Revised hopes for Pfizer’s attempt to take over AstraZeneca helped the latter’s shares firm more than 2 per cent.
The UK-based group has repeatedly spurned the advances of Viagra maker Pfizer but the board came under pressure from large investors to consider holding talks.
With other analysts arguing that Astra could be worth more than Pfizer’s £55 a share offer in the long term, the stock lifted 111.5p to 4,420p.
Dominic Rossi, chief investment officer for equities at Fidelity, said: “The Astra board has taken a very difficult decision. We will now have to wait two to three years to see whether they were right. With a little luck they could well be.”
Traders initially took a dim view of the latest Bank of England minutes which hinted that some policymakers are close to voting for a rate rise. But after a strong open on Wall Street the FTSE 100 gained upward momentum and closed 19.04 points higher at 6,821.04.
Jitters in the supermarket sector returned as Deutsche Bank placed a “sell” rating on Morrisons, saying it found the stock’s recent bounce unjustified.

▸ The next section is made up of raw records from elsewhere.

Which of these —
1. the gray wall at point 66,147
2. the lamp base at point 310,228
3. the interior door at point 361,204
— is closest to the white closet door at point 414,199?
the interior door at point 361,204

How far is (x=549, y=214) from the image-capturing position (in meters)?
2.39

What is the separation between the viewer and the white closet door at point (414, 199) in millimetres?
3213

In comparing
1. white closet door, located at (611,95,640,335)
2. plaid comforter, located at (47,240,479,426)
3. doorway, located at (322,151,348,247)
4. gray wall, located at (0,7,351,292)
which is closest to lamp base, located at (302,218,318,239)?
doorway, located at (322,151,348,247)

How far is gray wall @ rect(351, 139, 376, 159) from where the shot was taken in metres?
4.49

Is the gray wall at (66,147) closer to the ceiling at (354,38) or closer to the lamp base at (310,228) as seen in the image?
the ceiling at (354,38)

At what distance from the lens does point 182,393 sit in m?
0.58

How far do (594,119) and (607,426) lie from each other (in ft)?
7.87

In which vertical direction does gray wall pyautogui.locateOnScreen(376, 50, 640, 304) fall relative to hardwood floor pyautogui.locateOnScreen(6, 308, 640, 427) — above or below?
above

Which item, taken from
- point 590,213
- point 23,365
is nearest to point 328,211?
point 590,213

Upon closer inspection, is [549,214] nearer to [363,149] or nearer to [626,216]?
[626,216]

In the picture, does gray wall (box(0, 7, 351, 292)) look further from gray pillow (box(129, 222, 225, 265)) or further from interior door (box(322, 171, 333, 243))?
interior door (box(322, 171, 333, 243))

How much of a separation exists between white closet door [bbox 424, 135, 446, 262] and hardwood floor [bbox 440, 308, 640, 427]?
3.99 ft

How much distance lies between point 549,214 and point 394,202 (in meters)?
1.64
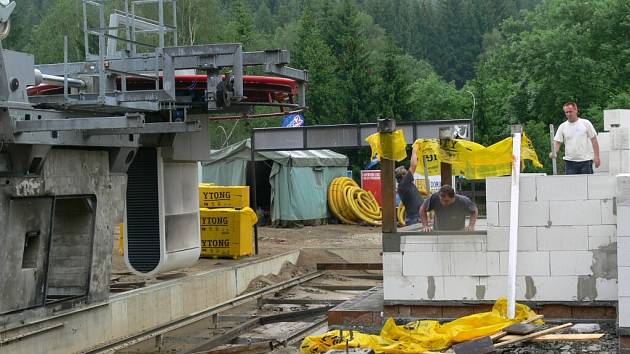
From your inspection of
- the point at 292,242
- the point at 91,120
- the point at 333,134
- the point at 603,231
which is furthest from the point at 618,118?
the point at 292,242

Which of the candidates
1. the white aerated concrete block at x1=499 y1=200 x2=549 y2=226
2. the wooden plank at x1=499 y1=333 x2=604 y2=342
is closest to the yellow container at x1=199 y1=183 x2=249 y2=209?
the white aerated concrete block at x1=499 y1=200 x2=549 y2=226

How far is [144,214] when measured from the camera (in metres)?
16.0

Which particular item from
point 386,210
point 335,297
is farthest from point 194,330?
point 386,210

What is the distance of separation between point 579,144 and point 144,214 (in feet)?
23.2

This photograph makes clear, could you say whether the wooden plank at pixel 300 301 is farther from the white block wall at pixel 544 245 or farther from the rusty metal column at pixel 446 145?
the white block wall at pixel 544 245

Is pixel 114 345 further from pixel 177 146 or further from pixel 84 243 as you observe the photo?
pixel 177 146

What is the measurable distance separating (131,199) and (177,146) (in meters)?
1.15

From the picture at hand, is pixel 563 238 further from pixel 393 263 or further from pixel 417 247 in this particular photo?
pixel 393 263

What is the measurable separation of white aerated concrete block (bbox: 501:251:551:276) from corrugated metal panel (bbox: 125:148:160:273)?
685cm

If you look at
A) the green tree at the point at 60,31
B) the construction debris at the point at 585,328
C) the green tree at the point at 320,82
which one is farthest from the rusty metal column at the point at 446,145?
the green tree at the point at 60,31

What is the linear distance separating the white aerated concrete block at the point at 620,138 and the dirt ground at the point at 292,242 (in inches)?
346

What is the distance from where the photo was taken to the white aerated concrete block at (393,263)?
37.7ft

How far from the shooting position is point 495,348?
9602 mm

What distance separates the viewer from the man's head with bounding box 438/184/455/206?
11.9 meters
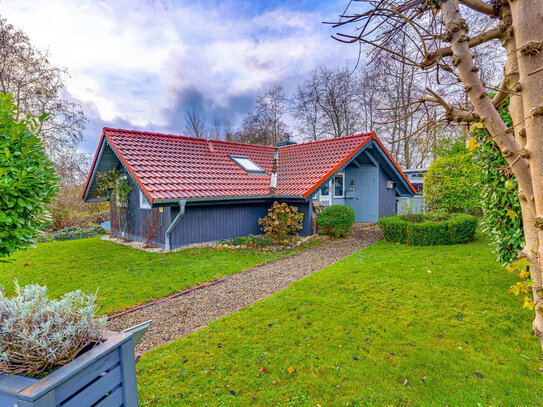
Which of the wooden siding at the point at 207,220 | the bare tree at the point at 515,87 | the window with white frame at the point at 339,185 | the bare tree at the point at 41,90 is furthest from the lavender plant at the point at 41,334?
the bare tree at the point at 41,90

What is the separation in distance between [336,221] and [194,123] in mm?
23978

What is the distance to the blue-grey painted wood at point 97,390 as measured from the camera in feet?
4.74

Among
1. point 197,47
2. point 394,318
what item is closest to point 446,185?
point 394,318

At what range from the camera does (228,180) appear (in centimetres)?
965

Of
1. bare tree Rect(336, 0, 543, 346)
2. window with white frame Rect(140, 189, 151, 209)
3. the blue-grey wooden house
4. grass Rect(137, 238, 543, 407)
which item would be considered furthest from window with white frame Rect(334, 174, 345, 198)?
bare tree Rect(336, 0, 543, 346)

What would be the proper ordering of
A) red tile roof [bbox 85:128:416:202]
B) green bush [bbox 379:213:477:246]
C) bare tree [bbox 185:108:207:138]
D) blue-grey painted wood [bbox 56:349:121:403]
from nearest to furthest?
blue-grey painted wood [bbox 56:349:121:403] → green bush [bbox 379:213:477:246] → red tile roof [bbox 85:128:416:202] → bare tree [bbox 185:108:207:138]

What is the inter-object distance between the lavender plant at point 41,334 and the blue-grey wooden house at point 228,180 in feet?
18.7

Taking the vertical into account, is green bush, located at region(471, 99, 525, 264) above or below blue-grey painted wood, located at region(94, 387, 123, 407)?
above

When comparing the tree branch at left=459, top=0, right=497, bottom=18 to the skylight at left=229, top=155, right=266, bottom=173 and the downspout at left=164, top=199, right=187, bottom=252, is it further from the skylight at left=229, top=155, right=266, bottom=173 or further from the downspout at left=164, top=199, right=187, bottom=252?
the skylight at left=229, top=155, right=266, bottom=173

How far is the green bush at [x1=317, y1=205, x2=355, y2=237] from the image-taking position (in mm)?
9539

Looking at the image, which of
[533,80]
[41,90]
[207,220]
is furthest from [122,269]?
[41,90]

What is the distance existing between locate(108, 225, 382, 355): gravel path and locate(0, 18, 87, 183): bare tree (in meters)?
14.8

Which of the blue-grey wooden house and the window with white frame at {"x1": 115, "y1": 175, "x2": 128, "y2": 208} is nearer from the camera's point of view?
the blue-grey wooden house

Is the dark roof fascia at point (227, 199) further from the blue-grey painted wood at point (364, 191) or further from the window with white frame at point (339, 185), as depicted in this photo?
the blue-grey painted wood at point (364, 191)
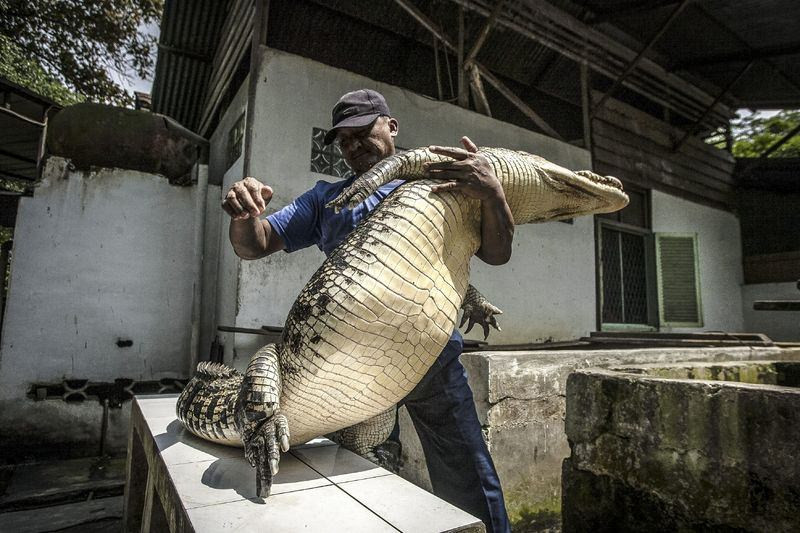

Morrisons was a heavy faller with a decline of 4.5p to 205p, while Sainsbury’s dropped 1.8p to 337.7p and Tesco slipped 2.3p to 303.8p.
In corporate updates, shares in luxury goods group Burberry edged up 3p to 1,518p after it reported an 8 per cent rise in annual profits but warned that sterling’s strength may dent profits this year.
Meanwhile, FTSE 250 stock FirstGroup recovered from a weak start seen after it announced it would not pay a dividend for the second year in a row as it focuses on the recovery of its UK bus and North American school bus divisions. With profits slightly ahead of schedule, the shares closed 2p higher at 134.2p.